Cosa c’entra la Fiat con la fine di un’epoca (e della cavalleria)

Il libro "Quando l’automobile uccise la cavalleria" di Giorgio Caponetti letto da Tullio Fazzolari

 

Che la realtà superi l’immaginazione è considerata ormai una frase fatta quasi come non esistono più le mezze stagioni. Però arriva spesso la conferma che è proprio così. Tanto che, per scrivere un romanzo davvero originale evitando la solita banalità della finzione, non serve inventare trame e personaggi di fantasia.

Quando l’automobile uccise la cavalleria di Giorgio Caponetti (Utet, 460 pagine, 20 euro) è la ricostruzione di una storia italiana del primo Novecento attraverso ricordi e testimonianze di chi ha visto o ha sentito raccontare. Se la narrazione è assolutamente da romanzo tutto il resto è pura realtà. Magari con qualche approssimazione perché, come premette l’autore, in un romanzo storico è la storia che si adatta alla fantasia e non viceversa ma una cosa è sicura: per oltre un secolo quasi nessuno (tranne Pietro Bairati e Valerio Castronovo) s’era mai preso la briga di raccontare questa storia.
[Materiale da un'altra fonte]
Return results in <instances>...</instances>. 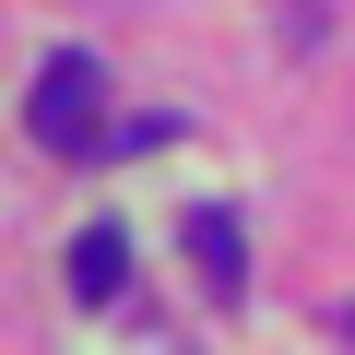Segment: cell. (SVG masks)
Returning <instances> with one entry per match:
<instances>
[{
    "label": "cell",
    "mask_w": 355,
    "mask_h": 355,
    "mask_svg": "<svg viewBox=\"0 0 355 355\" xmlns=\"http://www.w3.org/2000/svg\"><path fill=\"white\" fill-rule=\"evenodd\" d=\"M95 107H107V71H95L83 48H60V60L36 71V95H24V119H36L48 154H95Z\"/></svg>",
    "instance_id": "1"
},
{
    "label": "cell",
    "mask_w": 355,
    "mask_h": 355,
    "mask_svg": "<svg viewBox=\"0 0 355 355\" xmlns=\"http://www.w3.org/2000/svg\"><path fill=\"white\" fill-rule=\"evenodd\" d=\"M119 284H130V237L119 225H83L71 237V296L83 308H119Z\"/></svg>",
    "instance_id": "2"
},
{
    "label": "cell",
    "mask_w": 355,
    "mask_h": 355,
    "mask_svg": "<svg viewBox=\"0 0 355 355\" xmlns=\"http://www.w3.org/2000/svg\"><path fill=\"white\" fill-rule=\"evenodd\" d=\"M190 261H202V284H214V296H237V272H249V261H237V225H225V214H190Z\"/></svg>",
    "instance_id": "3"
}]
</instances>
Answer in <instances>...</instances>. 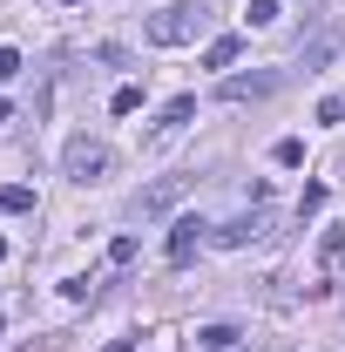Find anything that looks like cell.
<instances>
[{
	"mask_svg": "<svg viewBox=\"0 0 345 352\" xmlns=\"http://www.w3.org/2000/svg\"><path fill=\"white\" fill-rule=\"evenodd\" d=\"M210 34V7L203 0H170V7H156L149 21H142V41L149 47H190Z\"/></svg>",
	"mask_w": 345,
	"mask_h": 352,
	"instance_id": "obj_1",
	"label": "cell"
},
{
	"mask_svg": "<svg viewBox=\"0 0 345 352\" xmlns=\"http://www.w3.org/2000/svg\"><path fill=\"white\" fill-rule=\"evenodd\" d=\"M109 170H115V149L102 135H68V149H61V176L68 183H102Z\"/></svg>",
	"mask_w": 345,
	"mask_h": 352,
	"instance_id": "obj_2",
	"label": "cell"
},
{
	"mask_svg": "<svg viewBox=\"0 0 345 352\" xmlns=\"http://www.w3.org/2000/svg\"><path fill=\"white\" fill-rule=\"evenodd\" d=\"M271 237H278V210H264V204L210 230V244H223V251H244V244H271Z\"/></svg>",
	"mask_w": 345,
	"mask_h": 352,
	"instance_id": "obj_3",
	"label": "cell"
},
{
	"mask_svg": "<svg viewBox=\"0 0 345 352\" xmlns=\"http://www.w3.org/2000/svg\"><path fill=\"white\" fill-rule=\"evenodd\" d=\"M183 197H190V176H156V183H142V190L129 197V217H135V223H149V217H170V210L183 204Z\"/></svg>",
	"mask_w": 345,
	"mask_h": 352,
	"instance_id": "obj_4",
	"label": "cell"
},
{
	"mask_svg": "<svg viewBox=\"0 0 345 352\" xmlns=\"http://www.w3.org/2000/svg\"><path fill=\"white\" fill-rule=\"evenodd\" d=\"M278 88H285V68H258V75H223V82H216V102H230V109H237V102H264V95H278Z\"/></svg>",
	"mask_w": 345,
	"mask_h": 352,
	"instance_id": "obj_5",
	"label": "cell"
},
{
	"mask_svg": "<svg viewBox=\"0 0 345 352\" xmlns=\"http://www.w3.org/2000/svg\"><path fill=\"white\" fill-rule=\"evenodd\" d=\"M203 230H210L203 217H176V223H170V244H163V251H170V264H190V258H197Z\"/></svg>",
	"mask_w": 345,
	"mask_h": 352,
	"instance_id": "obj_6",
	"label": "cell"
},
{
	"mask_svg": "<svg viewBox=\"0 0 345 352\" xmlns=\"http://www.w3.org/2000/svg\"><path fill=\"white\" fill-rule=\"evenodd\" d=\"M190 116H197V95H170V102H163V116H156V129H149V142H170Z\"/></svg>",
	"mask_w": 345,
	"mask_h": 352,
	"instance_id": "obj_7",
	"label": "cell"
},
{
	"mask_svg": "<svg viewBox=\"0 0 345 352\" xmlns=\"http://www.w3.org/2000/svg\"><path fill=\"white\" fill-rule=\"evenodd\" d=\"M318 264H325V271H339V264H345V223H325V237H318Z\"/></svg>",
	"mask_w": 345,
	"mask_h": 352,
	"instance_id": "obj_8",
	"label": "cell"
},
{
	"mask_svg": "<svg viewBox=\"0 0 345 352\" xmlns=\"http://www.w3.org/2000/svg\"><path fill=\"white\" fill-rule=\"evenodd\" d=\"M237 54H244V41H237V34H216V41L203 47V68H230Z\"/></svg>",
	"mask_w": 345,
	"mask_h": 352,
	"instance_id": "obj_9",
	"label": "cell"
},
{
	"mask_svg": "<svg viewBox=\"0 0 345 352\" xmlns=\"http://www.w3.org/2000/svg\"><path fill=\"white\" fill-rule=\"evenodd\" d=\"M237 339H244L237 325H203V332H197V346H203V352H230Z\"/></svg>",
	"mask_w": 345,
	"mask_h": 352,
	"instance_id": "obj_10",
	"label": "cell"
},
{
	"mask_svg": "<svg viewBox=\"0 0 345 352\" xmlns=\"http://www.w3.org/2000/svg\"><path fill=\"white\" fill-rule=\"evenodd\" d=\"M0 210H7V217H27V210H34V190H27V183H7V190H0Z\"/></svg>",
	"mask_w": 345,
	"mask_h": 352,
	"instance_id": "obj_11",
	"label": "cell"
},
{
	"mask_svg": "<svg viewBox=\"0 0 345 352\" xmlns=\"http://www.w3.org/2000/svg\"><path fill=\"white\" fill-rule=\"evenodd\" d=\"M271 163L298 170V163H304V142H298V135H278V142H271Z\"/></svg>",
	"mask_w": 345,
	"mask_h": 352,
	"instance_id": "obj_12",
	"label": "cell"
},
{
	"mask_svg": "<svg viewBox=\"0 0 345 352\" xmlns=\"http://www.w3.org/2000/svg\"><path fill=\"white\" fill-rule=\"evenodd\" d=\"M109 109H115V116H135V109H142V88H135V82H122V88H115V102H109Z\"/></svg>",
	"mask_w": 345,
	"mask_h": 352,
	"instance_id": "obj_13",
	"label": "cell"
},
{
	"mask_svg": "<svg viewBox=\"0 0 345 352\" xmlns=\"http://www.w3.org/2000/svg\"><path fill=\"white\" fill-rule=\"evenodd\" d=\"M135 251H142L135 237H115V244H109V264H135Z\"/></svg>",
	"mask_w": 345,
	"mask_h": 352,
	"instance_id": "obj_14",
	"label": "cell"
},
{
	"mask_svg": "<svg viewBox=\"0 0 345 352\" xmlns=\"http://www.w3.org/2000/svg\"><path fill=\"white\" fill-rule=\"evenodd\" d=\"M318 122H345V95H325L318 102Z\"/></svg>",
	"mask_w": 345,
	"mask_h": 352,
	"instance_id": "obj_15",
	"label": "cell"
},
{
	"mask_svg": "<svg viewBox=\"0 0 345 352\" xmlns=\"http://www.w3.org/2000/svg\"><path fill=\"white\" fill-rule=\"evenodd\" d=\"M278 21V0H251V28H271Z\"/></svg>",
	"mask_w": 345,
	"mask_h": 352,
	"instance_id": "obj_16",
	"label": "cell"
},
{
	"mask_svg": "<svg viewBox=\"0 0 345 352\" xmlns=\"http://www.w3.org/2000/svg\"><path fill=\"white\" fill-rule=\"evenodd\" d=\"M21 75V47H0V82H14Z\"/></svg>",
	"mask_w": 345,
	"mask_h": 352,
	"instance_id": "obj_17",
	"label": "cell"
},
{
	"mask_svg": "<svg viewBox=\"0 0 345 352\" xmlns=\"http://www.w3.org/2000/svg\"><path fill=\"white\" fill-rule=\"evenodd\" d=\"M102 352H135V346H129V339H109V346H102Z\"/></svg>",
	"mask_w": 345,
	"mask_h": 352,
	"instance_id": "obj_18",
	"label": "cell"
},
{
	"mask_svg": "<svg viewBox=\"0 0 345 352\" xmlns=\"http://www.w3.org/2000/svg\"><path fill=\"white\" fill-rule=\"evenodd\" d=\"M21 352H47V346H41V339H27V346H21Z\"/></svg>",
	"mask_w": 345,
	"mask_h": 352,
	"instance_id": "obj_19",
	"label": "cell"
},
{
	"mask_svg": "<svg viewBox=\"0 0 345 352\" xmlns=\"http://www.w3.org/2000/svg\"><path fill=\"white\" fill-rule=\"evenodd\" d=\"M0 122H7V95H0Z\"/></svg>",
	"mask_w": 345,
	"mask_h": 352,
	"instance_id": "obj_20",
	"label": "cell"
},
{
	"mask_svg": "<svg viewBox=\"0 0 345 352\" xmlns=\"http://www.w3.org/2000/svg\"><path fill=\"white\" fill-rule=\"evenodd\" d=\"M0 258H7V237H0Z\"/></svg>",
	"mask_w": 345,
	"mask_h": 352,
	"instance_id": "obj_21",
	"label": "cell"
}]
</instances>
I protagonisti sono alcuni giovani e brillanti ufficiali di cavalleria che poi avranno destini diversi. Federico Caprilli sarà ricordato come il più grande campione di equitazione di tutti i tempi. Il suo compagno d’armi e, soprattutto, il suo migliore amico è Emanuele di Bricherasio: erede di una delle più nobili famiglie piemontesi, lascerà l’esercito per dedicarsi all’industria dell’automobile creando prima la Ceirano e poi la Fiat di cui, di fatto, è stato il vero ideatore. Successivamente, quando la società viene costituita davanti al notaio, compare finalmente un altro ex ufficiale di cavalleria: Giovanni Agnelli che sarà poi protagonista indiscusso dell’espansione della casa automobilistica torinese.
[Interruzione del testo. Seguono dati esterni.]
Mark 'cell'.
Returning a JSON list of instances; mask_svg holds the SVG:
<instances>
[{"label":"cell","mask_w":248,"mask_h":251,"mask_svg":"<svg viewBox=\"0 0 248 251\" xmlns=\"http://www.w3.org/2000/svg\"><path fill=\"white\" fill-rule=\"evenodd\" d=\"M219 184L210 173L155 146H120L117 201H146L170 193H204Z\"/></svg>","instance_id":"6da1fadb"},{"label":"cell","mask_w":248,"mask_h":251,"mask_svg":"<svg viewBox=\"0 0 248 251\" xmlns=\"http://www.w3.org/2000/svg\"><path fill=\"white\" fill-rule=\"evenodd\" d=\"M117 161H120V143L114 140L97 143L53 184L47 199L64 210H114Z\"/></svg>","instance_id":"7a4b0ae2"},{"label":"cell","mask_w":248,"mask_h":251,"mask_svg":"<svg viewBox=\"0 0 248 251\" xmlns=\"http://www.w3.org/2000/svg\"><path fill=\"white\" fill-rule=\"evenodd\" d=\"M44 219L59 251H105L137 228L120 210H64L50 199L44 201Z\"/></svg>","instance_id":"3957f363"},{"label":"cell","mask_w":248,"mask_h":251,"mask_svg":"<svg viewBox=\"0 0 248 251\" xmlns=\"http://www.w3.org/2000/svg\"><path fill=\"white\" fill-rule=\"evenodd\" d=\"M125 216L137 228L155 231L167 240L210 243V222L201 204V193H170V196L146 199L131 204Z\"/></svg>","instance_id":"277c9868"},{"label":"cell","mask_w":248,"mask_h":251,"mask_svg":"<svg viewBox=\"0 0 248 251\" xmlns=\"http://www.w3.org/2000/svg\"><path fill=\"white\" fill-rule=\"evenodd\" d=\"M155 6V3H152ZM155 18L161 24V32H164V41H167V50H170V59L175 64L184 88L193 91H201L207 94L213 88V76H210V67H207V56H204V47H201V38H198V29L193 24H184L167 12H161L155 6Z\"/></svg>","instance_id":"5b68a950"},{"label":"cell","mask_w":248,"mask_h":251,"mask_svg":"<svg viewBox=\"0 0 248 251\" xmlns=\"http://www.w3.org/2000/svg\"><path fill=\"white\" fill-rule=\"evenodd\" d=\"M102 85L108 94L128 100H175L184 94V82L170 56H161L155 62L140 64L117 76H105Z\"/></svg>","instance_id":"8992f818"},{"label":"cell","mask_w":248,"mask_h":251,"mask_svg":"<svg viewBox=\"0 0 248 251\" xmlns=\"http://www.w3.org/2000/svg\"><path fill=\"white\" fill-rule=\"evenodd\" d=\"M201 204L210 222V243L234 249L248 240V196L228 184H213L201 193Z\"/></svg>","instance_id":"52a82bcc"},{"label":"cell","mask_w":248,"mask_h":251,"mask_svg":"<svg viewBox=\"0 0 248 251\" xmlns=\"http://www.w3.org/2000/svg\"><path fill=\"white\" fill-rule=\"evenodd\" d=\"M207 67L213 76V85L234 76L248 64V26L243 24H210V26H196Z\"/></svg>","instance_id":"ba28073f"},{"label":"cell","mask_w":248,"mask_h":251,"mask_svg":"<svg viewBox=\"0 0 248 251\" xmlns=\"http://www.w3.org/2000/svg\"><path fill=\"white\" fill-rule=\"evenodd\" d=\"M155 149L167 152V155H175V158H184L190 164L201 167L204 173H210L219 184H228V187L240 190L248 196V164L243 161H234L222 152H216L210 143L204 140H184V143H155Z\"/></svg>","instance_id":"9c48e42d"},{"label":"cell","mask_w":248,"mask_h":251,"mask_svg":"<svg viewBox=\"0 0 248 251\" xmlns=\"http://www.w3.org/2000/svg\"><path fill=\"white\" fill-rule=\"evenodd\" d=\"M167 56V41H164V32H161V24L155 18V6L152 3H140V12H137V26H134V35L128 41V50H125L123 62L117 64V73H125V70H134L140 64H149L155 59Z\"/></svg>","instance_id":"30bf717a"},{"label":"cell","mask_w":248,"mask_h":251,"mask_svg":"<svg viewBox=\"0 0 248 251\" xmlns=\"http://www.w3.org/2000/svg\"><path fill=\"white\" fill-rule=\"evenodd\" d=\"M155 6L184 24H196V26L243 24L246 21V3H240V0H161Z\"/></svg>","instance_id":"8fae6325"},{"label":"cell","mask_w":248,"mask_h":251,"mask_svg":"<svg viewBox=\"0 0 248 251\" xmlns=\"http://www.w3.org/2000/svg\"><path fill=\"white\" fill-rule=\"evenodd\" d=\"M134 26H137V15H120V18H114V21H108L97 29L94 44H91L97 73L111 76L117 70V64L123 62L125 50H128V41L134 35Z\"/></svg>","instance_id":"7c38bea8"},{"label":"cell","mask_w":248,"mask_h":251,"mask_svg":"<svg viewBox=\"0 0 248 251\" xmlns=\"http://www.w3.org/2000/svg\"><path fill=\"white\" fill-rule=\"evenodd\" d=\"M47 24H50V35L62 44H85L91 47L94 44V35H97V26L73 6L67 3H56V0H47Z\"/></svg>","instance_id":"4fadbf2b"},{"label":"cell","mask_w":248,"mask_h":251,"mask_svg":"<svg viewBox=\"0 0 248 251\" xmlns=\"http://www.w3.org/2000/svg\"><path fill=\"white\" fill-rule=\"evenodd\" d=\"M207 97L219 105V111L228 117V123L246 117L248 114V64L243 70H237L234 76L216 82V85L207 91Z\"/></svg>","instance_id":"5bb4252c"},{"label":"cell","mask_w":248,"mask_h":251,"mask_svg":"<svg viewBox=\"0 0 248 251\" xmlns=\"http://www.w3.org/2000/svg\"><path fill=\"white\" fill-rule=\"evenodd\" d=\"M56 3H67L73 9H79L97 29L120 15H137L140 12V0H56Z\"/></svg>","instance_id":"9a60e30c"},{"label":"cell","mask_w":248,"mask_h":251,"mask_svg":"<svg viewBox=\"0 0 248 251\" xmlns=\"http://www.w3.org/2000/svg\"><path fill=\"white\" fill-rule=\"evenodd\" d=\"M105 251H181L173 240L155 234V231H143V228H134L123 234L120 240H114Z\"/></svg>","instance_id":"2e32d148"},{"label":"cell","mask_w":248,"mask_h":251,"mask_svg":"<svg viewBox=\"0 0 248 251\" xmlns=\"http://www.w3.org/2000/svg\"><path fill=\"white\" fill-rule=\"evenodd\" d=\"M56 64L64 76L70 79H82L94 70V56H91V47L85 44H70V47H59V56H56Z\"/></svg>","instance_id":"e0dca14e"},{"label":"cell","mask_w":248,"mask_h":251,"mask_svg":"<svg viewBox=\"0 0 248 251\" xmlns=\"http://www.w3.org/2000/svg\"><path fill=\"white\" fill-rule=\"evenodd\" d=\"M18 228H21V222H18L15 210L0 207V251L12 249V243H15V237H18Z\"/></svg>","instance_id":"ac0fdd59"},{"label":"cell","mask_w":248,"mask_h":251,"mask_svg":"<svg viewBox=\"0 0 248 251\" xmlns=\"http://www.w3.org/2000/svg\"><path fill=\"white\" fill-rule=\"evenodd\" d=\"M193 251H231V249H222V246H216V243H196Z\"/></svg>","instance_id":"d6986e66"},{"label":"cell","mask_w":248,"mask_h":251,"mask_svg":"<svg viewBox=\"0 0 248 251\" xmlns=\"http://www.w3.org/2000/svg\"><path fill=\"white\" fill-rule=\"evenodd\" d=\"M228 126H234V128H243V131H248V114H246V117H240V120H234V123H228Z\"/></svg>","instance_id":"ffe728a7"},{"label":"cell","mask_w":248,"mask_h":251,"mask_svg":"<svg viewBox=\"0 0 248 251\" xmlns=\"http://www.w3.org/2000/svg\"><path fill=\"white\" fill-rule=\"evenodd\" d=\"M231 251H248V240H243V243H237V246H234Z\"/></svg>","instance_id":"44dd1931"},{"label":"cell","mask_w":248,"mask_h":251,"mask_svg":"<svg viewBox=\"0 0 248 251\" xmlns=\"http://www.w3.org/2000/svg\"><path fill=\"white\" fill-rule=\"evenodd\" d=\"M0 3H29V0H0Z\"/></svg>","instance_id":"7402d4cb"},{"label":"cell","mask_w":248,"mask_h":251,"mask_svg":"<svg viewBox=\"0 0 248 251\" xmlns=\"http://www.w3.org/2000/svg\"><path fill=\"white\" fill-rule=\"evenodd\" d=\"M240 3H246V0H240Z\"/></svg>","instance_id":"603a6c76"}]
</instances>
Caprilli non cambierà stile di vita e resterà sempre un cavaliere. Bricherasio e Agnelli condivideranno la passione per l’innovazione, per i motori e per l’auto. Ma l’affinità di idee si fermerà lì. Sul modo di concepire l’industria avranno punti vista diametralmente opposti.

Agnelli, ricco e borghese, pensa già in grande anticipando sotto molti aspetti la visione che ne avrà Henry Ford. L’aristocratico Bricherasio è invece molto attento alle questioni sociali tanto da essere soprannominato il conte rosso: vede l’industria e l’automobile innanzi tutto come uno strumento di crescita della società e dei lavoratori e in questo anticipa di mezzo secolo quelli che saranno gli ideali di Adriano Olivetti.

La collaborazione fra i due si rivela presto impossibile e finisce con una clamorosa rottura: Bricherasio viene estromesso e Agnelli resta padrone incontrastato della Fiat. Quale sarà l’epilogo?

Purtroppo non sempre vincono i migliori ma il modo in cui Caponetti racconta i protagonisti di Quando l’automobile uccise la cavalleria (titolo già emblematico) stimola ad arrivare fino all’ultima pagina. E in conclusione ne sapremo di più non solo su come è andata veramente la nascita della Fiat ma anche su come era l’Italia di quell’epoca.